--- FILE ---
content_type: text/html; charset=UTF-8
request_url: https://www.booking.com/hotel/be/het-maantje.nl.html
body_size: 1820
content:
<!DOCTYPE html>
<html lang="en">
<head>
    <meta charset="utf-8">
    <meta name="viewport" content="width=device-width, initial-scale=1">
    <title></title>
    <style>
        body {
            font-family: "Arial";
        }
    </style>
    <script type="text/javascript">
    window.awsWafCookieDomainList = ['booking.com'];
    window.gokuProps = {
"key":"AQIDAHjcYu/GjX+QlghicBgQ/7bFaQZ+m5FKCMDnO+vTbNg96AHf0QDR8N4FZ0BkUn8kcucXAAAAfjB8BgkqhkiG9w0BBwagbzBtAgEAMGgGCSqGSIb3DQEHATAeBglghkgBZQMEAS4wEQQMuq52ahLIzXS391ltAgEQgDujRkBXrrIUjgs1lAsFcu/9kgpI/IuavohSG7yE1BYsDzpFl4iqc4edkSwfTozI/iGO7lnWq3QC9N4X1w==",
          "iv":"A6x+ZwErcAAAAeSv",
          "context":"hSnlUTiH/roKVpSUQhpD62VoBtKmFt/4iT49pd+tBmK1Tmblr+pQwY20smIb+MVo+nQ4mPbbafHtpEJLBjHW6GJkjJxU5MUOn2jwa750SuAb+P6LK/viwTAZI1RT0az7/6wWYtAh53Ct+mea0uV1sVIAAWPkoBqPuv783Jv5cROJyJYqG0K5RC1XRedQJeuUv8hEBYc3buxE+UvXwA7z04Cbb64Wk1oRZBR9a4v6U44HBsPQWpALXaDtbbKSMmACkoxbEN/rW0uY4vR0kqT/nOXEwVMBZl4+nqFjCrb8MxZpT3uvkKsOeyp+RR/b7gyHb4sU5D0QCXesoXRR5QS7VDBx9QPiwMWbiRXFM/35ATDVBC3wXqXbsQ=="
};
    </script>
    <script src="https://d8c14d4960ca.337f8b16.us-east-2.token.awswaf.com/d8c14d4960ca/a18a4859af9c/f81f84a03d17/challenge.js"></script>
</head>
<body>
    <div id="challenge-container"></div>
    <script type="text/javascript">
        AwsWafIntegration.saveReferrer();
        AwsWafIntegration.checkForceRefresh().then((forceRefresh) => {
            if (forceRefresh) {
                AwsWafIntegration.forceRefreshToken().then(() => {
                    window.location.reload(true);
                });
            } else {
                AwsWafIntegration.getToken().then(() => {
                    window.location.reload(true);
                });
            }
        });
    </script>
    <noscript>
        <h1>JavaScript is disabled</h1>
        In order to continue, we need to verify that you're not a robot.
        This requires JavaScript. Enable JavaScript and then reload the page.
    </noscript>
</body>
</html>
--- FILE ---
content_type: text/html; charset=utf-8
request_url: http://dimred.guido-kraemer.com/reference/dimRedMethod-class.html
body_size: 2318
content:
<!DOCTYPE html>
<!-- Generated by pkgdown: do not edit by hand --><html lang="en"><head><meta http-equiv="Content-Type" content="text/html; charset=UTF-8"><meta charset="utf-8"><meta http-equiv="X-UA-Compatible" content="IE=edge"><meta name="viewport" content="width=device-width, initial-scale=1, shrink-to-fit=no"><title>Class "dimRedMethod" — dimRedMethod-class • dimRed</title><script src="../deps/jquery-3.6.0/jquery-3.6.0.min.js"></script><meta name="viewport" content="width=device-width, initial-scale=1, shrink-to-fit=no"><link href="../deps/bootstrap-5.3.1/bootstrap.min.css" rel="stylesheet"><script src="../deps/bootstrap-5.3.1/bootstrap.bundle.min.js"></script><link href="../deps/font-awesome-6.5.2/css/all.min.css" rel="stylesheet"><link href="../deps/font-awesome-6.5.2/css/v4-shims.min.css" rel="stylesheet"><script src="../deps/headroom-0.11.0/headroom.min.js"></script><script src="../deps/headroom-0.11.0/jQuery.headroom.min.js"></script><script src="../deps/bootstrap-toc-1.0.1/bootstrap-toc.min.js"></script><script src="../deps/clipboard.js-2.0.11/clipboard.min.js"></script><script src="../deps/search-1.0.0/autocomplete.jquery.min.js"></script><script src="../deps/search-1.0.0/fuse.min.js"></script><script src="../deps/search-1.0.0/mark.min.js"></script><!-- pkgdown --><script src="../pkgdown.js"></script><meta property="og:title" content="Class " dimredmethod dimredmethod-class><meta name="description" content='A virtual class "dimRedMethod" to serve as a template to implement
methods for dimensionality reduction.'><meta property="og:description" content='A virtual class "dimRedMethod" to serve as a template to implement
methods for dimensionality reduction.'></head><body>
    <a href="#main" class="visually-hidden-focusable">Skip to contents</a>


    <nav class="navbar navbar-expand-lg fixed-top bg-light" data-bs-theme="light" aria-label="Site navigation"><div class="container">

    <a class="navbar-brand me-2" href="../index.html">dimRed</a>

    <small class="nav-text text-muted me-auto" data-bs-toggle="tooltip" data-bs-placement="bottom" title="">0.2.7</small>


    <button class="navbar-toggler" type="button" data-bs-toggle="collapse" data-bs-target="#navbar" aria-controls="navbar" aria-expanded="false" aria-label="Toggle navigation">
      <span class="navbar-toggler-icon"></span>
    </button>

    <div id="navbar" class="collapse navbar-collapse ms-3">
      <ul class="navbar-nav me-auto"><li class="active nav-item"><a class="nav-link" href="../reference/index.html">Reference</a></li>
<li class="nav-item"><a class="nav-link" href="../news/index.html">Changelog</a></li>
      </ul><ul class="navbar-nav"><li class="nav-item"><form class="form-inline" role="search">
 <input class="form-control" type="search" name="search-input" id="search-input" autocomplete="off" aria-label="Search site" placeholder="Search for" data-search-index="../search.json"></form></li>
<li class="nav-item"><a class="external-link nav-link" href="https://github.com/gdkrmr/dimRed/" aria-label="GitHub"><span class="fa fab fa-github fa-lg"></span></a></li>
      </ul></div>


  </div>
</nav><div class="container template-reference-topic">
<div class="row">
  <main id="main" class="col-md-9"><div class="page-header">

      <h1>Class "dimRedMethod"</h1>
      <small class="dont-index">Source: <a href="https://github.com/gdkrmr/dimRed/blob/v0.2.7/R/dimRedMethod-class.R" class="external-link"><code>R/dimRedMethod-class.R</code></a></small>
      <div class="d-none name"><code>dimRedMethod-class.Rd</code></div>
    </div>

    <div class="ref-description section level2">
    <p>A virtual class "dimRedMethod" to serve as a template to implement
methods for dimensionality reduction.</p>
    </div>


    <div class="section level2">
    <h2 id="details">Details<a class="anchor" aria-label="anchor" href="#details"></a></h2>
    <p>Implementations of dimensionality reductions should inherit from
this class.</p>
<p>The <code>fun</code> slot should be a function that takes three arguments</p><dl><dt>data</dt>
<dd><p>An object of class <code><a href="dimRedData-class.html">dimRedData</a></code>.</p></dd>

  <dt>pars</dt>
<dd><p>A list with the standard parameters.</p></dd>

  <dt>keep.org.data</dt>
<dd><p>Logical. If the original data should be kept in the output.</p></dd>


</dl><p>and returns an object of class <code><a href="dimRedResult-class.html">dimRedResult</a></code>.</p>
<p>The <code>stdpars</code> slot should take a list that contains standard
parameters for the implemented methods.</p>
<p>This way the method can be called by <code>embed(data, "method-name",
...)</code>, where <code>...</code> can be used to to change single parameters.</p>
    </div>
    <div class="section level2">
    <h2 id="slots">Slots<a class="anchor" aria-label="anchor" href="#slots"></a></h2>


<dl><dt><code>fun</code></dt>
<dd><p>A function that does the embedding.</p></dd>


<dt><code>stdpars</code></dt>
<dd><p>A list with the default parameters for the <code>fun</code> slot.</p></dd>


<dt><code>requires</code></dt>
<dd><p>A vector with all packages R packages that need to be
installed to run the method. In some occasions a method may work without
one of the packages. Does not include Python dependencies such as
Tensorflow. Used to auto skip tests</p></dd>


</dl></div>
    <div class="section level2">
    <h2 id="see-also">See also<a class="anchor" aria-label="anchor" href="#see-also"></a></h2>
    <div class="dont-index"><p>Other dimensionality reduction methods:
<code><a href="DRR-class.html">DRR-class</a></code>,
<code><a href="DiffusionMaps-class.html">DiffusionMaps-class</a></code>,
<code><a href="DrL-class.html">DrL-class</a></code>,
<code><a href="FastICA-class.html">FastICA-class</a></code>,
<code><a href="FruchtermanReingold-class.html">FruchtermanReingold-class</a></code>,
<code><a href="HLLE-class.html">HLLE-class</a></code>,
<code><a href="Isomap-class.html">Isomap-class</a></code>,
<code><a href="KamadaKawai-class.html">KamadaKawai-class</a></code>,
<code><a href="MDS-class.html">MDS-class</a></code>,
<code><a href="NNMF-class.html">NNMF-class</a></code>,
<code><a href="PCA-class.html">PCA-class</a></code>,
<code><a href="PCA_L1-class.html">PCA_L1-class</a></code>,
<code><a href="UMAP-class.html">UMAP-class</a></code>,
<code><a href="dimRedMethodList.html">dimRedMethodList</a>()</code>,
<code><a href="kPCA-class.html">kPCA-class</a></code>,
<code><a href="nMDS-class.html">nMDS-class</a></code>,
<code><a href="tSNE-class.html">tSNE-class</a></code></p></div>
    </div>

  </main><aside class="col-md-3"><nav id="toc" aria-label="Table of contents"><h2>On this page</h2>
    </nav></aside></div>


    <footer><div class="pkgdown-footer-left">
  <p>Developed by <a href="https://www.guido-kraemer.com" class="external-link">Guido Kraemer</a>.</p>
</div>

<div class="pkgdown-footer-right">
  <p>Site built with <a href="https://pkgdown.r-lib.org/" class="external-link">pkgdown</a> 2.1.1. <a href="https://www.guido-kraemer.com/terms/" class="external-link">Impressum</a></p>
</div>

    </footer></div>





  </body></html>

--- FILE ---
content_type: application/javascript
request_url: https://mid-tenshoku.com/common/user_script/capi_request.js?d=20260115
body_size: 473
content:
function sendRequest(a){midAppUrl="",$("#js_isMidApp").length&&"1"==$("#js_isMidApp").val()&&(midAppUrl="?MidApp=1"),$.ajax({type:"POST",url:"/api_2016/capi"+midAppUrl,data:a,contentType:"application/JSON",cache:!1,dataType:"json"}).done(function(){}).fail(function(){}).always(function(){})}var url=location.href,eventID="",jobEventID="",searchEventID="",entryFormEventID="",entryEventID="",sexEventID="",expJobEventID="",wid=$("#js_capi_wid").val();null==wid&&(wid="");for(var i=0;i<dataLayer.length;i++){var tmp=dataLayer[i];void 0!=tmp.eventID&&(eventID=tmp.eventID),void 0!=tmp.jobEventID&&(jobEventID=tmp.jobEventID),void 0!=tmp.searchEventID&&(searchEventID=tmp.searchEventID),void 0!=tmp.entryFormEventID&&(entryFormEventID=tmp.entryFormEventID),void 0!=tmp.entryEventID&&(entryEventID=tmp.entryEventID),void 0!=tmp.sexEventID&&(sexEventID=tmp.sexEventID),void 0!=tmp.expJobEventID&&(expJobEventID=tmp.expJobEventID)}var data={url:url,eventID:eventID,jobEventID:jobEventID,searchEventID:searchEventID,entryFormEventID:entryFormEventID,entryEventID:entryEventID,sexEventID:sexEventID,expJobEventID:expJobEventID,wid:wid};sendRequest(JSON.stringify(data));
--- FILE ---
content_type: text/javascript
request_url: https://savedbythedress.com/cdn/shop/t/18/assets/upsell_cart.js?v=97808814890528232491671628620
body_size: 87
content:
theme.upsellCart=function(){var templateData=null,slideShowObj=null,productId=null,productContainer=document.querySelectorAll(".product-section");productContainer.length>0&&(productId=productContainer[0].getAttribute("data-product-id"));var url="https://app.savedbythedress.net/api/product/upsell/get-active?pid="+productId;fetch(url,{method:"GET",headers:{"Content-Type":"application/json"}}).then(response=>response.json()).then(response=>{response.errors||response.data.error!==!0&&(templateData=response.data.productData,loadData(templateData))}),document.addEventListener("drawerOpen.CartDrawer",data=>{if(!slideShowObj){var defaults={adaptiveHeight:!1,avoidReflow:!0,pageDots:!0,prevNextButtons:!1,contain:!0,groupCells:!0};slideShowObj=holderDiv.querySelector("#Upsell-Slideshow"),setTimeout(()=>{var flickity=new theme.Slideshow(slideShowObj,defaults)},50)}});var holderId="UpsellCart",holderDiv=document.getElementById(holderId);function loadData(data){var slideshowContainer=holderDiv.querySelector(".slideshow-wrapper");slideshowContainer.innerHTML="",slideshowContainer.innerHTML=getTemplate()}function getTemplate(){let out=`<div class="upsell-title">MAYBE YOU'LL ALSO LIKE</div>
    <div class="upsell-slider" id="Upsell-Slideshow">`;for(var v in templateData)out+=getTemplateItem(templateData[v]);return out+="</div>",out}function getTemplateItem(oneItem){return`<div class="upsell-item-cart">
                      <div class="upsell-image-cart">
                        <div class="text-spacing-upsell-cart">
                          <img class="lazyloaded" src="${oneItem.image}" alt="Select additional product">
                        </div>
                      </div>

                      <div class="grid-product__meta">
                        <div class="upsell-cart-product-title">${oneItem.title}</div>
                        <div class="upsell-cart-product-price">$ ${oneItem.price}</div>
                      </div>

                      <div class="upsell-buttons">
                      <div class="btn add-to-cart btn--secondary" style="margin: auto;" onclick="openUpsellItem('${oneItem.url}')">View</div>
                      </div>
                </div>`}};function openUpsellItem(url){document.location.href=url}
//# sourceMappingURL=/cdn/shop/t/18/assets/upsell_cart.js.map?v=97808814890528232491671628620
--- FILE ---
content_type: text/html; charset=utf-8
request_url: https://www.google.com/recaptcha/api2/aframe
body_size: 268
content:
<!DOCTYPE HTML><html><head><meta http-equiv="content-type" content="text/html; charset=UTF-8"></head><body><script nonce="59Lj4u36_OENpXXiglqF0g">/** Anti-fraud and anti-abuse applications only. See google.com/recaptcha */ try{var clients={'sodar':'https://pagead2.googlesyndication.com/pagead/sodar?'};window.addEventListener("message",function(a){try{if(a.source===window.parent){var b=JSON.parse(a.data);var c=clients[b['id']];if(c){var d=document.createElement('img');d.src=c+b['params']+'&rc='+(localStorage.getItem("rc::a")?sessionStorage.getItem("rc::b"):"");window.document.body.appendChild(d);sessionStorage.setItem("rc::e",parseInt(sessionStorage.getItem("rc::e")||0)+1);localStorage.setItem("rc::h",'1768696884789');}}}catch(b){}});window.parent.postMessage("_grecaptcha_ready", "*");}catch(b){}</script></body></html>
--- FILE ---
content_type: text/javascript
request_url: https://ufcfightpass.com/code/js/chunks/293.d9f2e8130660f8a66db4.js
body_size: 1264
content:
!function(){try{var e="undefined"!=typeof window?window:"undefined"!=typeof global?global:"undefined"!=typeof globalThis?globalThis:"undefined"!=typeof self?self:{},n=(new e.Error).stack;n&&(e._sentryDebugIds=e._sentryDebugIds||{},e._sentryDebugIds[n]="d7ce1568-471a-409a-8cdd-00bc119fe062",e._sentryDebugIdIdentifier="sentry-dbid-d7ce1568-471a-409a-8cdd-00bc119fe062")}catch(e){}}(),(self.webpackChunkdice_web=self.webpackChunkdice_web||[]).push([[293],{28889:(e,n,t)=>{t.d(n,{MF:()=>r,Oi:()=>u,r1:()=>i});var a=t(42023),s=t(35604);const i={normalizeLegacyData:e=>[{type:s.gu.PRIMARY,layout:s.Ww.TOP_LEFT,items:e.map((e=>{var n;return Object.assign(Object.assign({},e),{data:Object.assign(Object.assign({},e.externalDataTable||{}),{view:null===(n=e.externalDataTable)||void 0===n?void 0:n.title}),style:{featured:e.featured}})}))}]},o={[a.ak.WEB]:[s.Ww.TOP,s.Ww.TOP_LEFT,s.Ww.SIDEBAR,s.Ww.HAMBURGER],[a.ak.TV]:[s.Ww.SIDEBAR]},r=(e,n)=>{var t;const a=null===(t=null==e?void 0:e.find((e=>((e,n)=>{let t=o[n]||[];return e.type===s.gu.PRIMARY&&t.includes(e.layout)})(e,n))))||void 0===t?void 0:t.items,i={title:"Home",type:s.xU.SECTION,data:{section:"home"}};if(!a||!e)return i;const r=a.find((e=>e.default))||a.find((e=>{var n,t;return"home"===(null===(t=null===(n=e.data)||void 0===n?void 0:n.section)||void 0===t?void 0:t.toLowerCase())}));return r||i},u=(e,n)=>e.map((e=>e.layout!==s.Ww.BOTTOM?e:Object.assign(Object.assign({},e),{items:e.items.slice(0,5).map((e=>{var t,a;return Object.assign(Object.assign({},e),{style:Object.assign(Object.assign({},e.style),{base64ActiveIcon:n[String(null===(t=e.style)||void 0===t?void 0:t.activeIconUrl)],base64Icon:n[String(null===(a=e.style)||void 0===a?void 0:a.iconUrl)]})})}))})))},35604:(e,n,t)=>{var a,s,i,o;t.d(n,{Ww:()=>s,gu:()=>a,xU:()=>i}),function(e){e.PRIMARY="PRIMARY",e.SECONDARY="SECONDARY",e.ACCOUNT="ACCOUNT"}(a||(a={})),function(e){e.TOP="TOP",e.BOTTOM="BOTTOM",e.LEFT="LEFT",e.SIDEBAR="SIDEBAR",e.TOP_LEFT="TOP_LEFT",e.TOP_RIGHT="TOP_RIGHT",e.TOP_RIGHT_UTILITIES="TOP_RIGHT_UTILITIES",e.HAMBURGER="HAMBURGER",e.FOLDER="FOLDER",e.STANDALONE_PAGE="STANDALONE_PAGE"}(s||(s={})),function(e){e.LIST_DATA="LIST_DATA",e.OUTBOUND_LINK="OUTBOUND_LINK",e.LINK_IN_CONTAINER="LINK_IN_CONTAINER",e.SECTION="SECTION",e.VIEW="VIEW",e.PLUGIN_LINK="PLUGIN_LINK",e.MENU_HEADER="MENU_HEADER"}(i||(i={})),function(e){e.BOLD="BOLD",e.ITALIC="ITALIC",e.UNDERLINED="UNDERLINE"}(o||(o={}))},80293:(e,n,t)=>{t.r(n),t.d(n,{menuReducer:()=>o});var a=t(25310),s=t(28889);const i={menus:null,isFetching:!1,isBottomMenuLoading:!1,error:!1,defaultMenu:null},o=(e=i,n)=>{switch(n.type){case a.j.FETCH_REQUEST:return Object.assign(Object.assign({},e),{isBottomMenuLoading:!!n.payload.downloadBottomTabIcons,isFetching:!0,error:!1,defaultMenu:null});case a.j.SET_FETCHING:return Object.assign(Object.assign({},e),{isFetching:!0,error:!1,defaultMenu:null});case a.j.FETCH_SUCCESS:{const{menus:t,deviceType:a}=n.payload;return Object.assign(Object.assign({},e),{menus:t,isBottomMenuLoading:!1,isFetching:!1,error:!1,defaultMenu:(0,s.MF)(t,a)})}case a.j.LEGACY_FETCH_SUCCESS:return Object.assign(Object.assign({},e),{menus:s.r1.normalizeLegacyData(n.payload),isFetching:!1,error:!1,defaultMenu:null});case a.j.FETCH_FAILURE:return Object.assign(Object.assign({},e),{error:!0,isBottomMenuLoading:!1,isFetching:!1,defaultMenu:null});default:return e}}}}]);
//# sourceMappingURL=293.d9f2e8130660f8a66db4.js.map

+---+

Task statement: The job here is to find each line above with the word "sourceMappingURL" and copy it.

Response area:
//# sourceMappingURL=/cdn/shop/t/18/assets/upsell_cart.js.map?v=97808814890528232491671628620
//# sourceMappingURL=293.d9f2e8130660f8a66db4.js.map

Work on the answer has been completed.